Aix-en-Provence hosts open-air markets several mornings a week: there is a produce market daily at Place de Richelme, flea markets Tuesday, Thursday and Saturday at the Palace of Justice, flower markets on Tuesday, Thursday and Saturday at Place de l'Hotel de Ville as well as a book market on the first Sunday of each month.

The city's old belfry seen in the distance, straddles the street on Roman bases.

Marseille soap or Savon de Marseille is a traditional hard soap made from vegetable oils that has been produced around Marseille, for about 600 years. The first documented soapmaker was recorded there in about 1370. They are nice to take home and make great gifts.

Shop selling the famous soap made in Marseille

Aix-en-Provence is known for their Calissons. Calissons are a traditional candy consisting of a smooth, pale yellow, homogeneous paste of candied fruit (especially melons and oranges) and ground almonds topped with a thin layer of royal icing. Calissons have a texture not unlike that of marzipan, but with a fruitier, distinctly melon-like flavor. Calissons are often almond-shaped and are typically about two inches in length.

Calissons shop

The Hôtel Estienne-de-Saint-Jean seen below was built in 1671. In 1932, it was converted to the Museum of Old Aix which is the town's history museum. The collections, established from donations by the museum's founder, Marie d'Estienne de Saint Jean, evoke the history and traditions of Aix in the setting of a beautiful aristocratic home.

You can see furniture, earthenware, figurines, objects from the guilds of craftsmen as well as lifelike nativity crib puppets.

Carved door entrance to Hôtel Estienne-de-Saint-Jean

The historical town of Aix-en-Provence has more than 60 religious statuettes strategically placed at the corner of streets leading into an oratory: there are mostly Virgin statues dating from the 17th to the 19th centuries as well as a few other Patron Saints such as St Roch.

Statuette of Madonna on corner of building

Fountain of Espéluque is located at Place of the Martyrs of the Resistance. Created for the chapter of the cloister, it was given to the residents and then moved in 1750 against a Roman wall to facilitate circulation. Dating from 1618, it is the oldest fountain of the city from that period of time. Its name came from a certain Espeluca who was apparently the owner of the spring. The water comes from an underground cave, the only source of water of the 15th century.

Fountain of Espéluque

The memorial seen below honors the members of the resistance of Aix-en-Provence who were deported or executed during the Second World War. It also commemorates the more than 2000 Jews of which 100 were children who were deported to the Auschwitz concentration camp.

Memorial to the Martyrs of the Resistance and Jews deported to Auschwitz

The Cathédrale St-Sauveur (Holy Savior Cathedral) seen below has an eclectic mixture of styles from the 5th century to the 17th century.

Cathédrale St-Sauveur (Holy Savior Cathedral)

Typical side street in the historical part of Aix-en-Provence

In Provençal dialect, “Fontêtes” means “small fountains” and indicates that water flows abundantly here.
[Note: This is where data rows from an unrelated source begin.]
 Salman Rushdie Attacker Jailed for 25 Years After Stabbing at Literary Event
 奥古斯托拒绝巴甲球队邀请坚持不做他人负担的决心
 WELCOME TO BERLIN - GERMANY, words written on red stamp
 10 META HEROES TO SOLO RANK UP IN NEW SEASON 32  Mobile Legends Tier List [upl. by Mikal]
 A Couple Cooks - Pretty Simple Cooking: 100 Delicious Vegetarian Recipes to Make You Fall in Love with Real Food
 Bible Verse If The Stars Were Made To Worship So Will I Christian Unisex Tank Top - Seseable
The waters of the hidden springs were collected in a common well that has since been replaced with the current fountain seen below.
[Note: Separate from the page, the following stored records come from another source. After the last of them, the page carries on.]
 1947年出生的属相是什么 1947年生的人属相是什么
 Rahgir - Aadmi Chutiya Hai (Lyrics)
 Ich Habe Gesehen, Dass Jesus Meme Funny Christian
Baroque fountain at Fontêtes Place

Statuette of Madonna and Child

The fountain seen below carries the name of a 20th century artist and sculptor by the name of Séraphin Gilly.

Fontaine Gilly

The clocher des Augustins (Augustine bell tower) seen below stands over busy Rue Espariat; it's the only remnant from the old Augustinian convent which was built about 1292. The iron belfry was added in 1677.

Augustine bell tower

The fountain seen below is one of four in Aix-en-Provence to have kept its water coming directly from springs. It was designed by Bessain and built in 1820. On a stone base, a circular basin is surmounted by a Roman column (a remnant of the former Count’s Palace) topped by a 12 pointed-star in brass.
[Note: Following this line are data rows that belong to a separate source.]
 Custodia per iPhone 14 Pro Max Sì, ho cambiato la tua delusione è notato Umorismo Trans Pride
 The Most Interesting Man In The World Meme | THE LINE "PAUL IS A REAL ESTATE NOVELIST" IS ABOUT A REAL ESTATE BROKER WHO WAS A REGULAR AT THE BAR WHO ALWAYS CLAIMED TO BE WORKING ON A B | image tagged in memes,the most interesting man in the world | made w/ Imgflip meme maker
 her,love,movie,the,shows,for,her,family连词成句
Fountain at Place des Augustins

Shirley and I had a wonderful day in Aix-en-Provence with Windsor neighbors Bob, Darlene, Ed and Gwen. As you can see from the pictures, the sun was shining and the sky had that special blue color that is so typical of Provence.

Lunch was very good at Le Millefeuille. If you are planning a visit to Aix, you would be happy you dined there. I would recommend reservations.